Odeon Theatre, Thu 7 Mar.
|Image courtesy of Bob Mendelsohn|
You’re sitting near a total stranger. As time goes by it becomes weird not to talk so you make the tentative awkward attempt to strike up conversation. It’s trite to begin with – you talk about the time, public transport, the kids. Lots of awkward silences. Glimpses of humour emerge. You slowly begin to understand each other. Trust grows. You share more about who you are and then suddenly there’s an explosive difference of opinion.
More awkward silence. Someone tentatively reopens the conversation…..
The kind of normal scene played out all over any town thousands of times every day. But in the hands of Gideon Obarzanek and Brian Lipson it is immensely entertaining. Working within a loose framework that allows plenty of room for improvisation they share their astonishment about experimental arts, and scoff at a world with “too many options and not enough structure”.

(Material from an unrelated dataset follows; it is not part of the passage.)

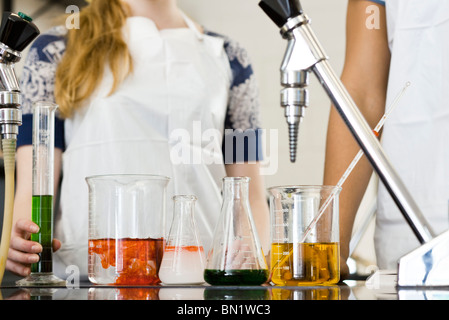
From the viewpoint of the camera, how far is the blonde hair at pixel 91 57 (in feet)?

Their Jewish identity is eventually revealed and they end up passionately talking over each other in loud disagreement in a parody of many Jewish conversations – it’s really very funny.

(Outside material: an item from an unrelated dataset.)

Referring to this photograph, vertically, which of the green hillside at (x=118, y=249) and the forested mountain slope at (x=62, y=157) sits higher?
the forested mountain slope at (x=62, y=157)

And then the wait is over – it’s show time. Time to watch their sons do their experimental dance which they don’t understand, nor enjoy. Movement replaces words as the means of expressing personality and it seems so free and fluid in comparison. Free of the need to talk, and unencumbered by bitter memories of a war torn past their sons float around the stage and speak with their bodies. Again awkward, ironic, but also somehow quite beautiful.
It’s a poignant contrast and a fitting conclusion to a show that manages to reconcile many seemingly opposite elements about life. L’chaim!